> **WHAT TO DO**: Return all the lines below exactly as written. Drop every picture.

> **DATA FOR THE TASK**:
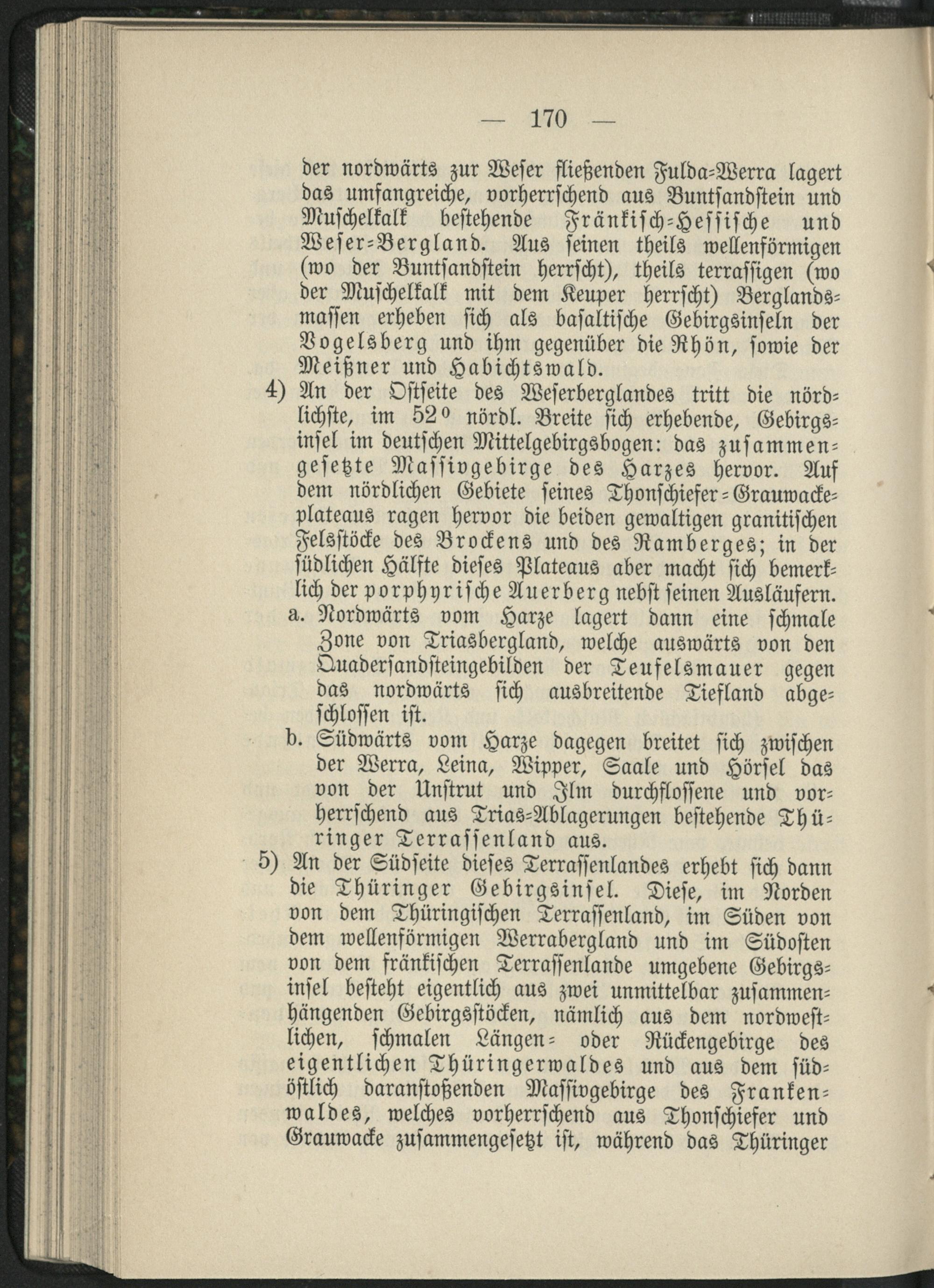 — 170 —

der nordwärts zur Weser fließenden Fulda-Werra lagert das umfangreiche, vorherrschend aus Buntsandstein und Muschelkalk bestehende Fränkisch-Hessische und Weser-Bergland. Aus seinen theils wellenförmigen (wo der Buntsandstein herrscht), theils terrassigen (wo der Muschelkalk mit dem Keuper herrscht) Berglandsmassen erheben sich als basaltische Gebirgsinseln der Vogelsberg und ihm gegenüber die Rhön, sowie der Meißner und Habichtswald.

4) An der Ostseite des Weserberglandes tritt die nördlichste, im 52° nördl. Breite sich erhebende, Gebirgsinsel im deutschen Mittelgebirgsbogen: das zusammengesetzte Massivgebirge des Harzes hervor. Auf dem nördlichen Gebiete seines Thonschiefer-Grauwackeplateaus ragen hervor die beiden gewaltigen granitischen Felsstöcke des Brockens und des Ramberges; in der südlichen Hälfte dieses Plateaus aber macht sich bemerklich der porphyrische Auerberg nebst seinen Ausläufern.

a. Nordwärts vom Harze lagert dann eine schmale Zone von Triasbergland, welche auswärts von den Quadersandsteingebilden der Teufelsmauer gegen das nordwärts sich ausbreitende Tiefland abgeschlossen ist.

b. Südwärts vom Harze dagegen breitet sich zwischen der Werra, Leina, Wipper, Saale und Hörsel das von der Unstrut und Ilm durchflossene und vorherrschend aus Trias-Ablagerungen bestehende Thüringer Terrassenland aus.

5) An der Südseite dieses Terrassenlandes erhebt sich dann die Thüringer Gebirgsinsel. Diese, im Norden von dem Thüringischen Terrassenland, im Süden von dem wellenförmigen Werrabergland und im Südosten von dem fränkischen Terrassenlande umgebene Gebirgsinsel besteht eigentlich aus zwei unmittelbar zusammenhängenden Gebirgsstöcken, nämlich aus dem nordwestlichen, schmalen Längen- oder Rückengebirge des eigentlichen Thüringerwaldes und aus dem südöstlich daranstoßenden Massivgebirge des Frankenwaldes, welches vorherrschend aus Thonschiefer und Grauwacke zusammengesetzt ist, während das Thüringer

> **EXERCISE RESPONSE**:
 — 170 —

der nordwärts zur Weser fließenden Fulda-Werra lagert das umfangreiche, vorherrschend aus Buntsandstein und Muschelkalk bestehende Fränkisch-Hessische und Weser-Bergland. Aus seinen theils wellenförmigen (wo der Buntsandstein herrscht), theils terrassigen (wo der Muschelkalk mit dem Keuper herrscht) Berglandsmassen erheben sich als basaltische Gebirgsinseln der Vogelsberg und ihm gegenüber die Rhön, sowie der Meißner und Habichtswald.

4) An der Ostseite des Weserberglandes tritt die nördlichste, im 52° nördl. Breite sich erhebende, Gebirgsinsel im deutschen Mittelgebirgsbogen: das zusammengesetzte Massivgebirge des Harzes hervor. Auf dem nördlichen Gebiete seines Thonschiefer-Grauwackeplateaus ragen hervor die beiden gewaltigen granitischen Felsstöcke des Brockens und des Ramberges; in der südlichen Hälfte dieses Plateaus aber macht sich bemerklich der porphyrische Auerberg nebst seinen Ausläufern.

a. Nordwärts vom Harze lagert dann eine schmale Zone von Triasbergland, welche auswärts von den Quadersandsteingebilden der Teufelsmauer gegen das nordwärts sich ausbreitende Tiefland abgeschlossen ist.

b. Südwärts vom Harze dagegen breitet sich zwischen der Werra, Leina, Wipper, Saale und Hörsel das von der Unstrut und Ilm durchflossene und vorherrschend aus Trias-Ablagerungen bestehende Thüringer Terrassenland aus.

5) An der Südseite dieses Terrassenlandes erhebt sich dann die Thüringer Gebirgsinsel. Diese, im Norden von dem Thüringischen Terrassenland, im Süden von dem wellenförmigen Werrabergland und im Südosten von dem fränkischen Terrassenlande umgebene Gebirgsinsel besteht eigentlich aus zwei unmittelbar zusammenhängenden Gebirgsstöcken, nämlich aus dem nordwestlichen, schmalen Längen- oder Rückengebirge des eigentlichen Thüringerwaldes und aus dem südöstlich daranstoßenden Massivgebirge des Frankenwaldes, welches vorherrschend aus Thonschiefer und Grauwacke zusammengesetzt ist, während das Thüringer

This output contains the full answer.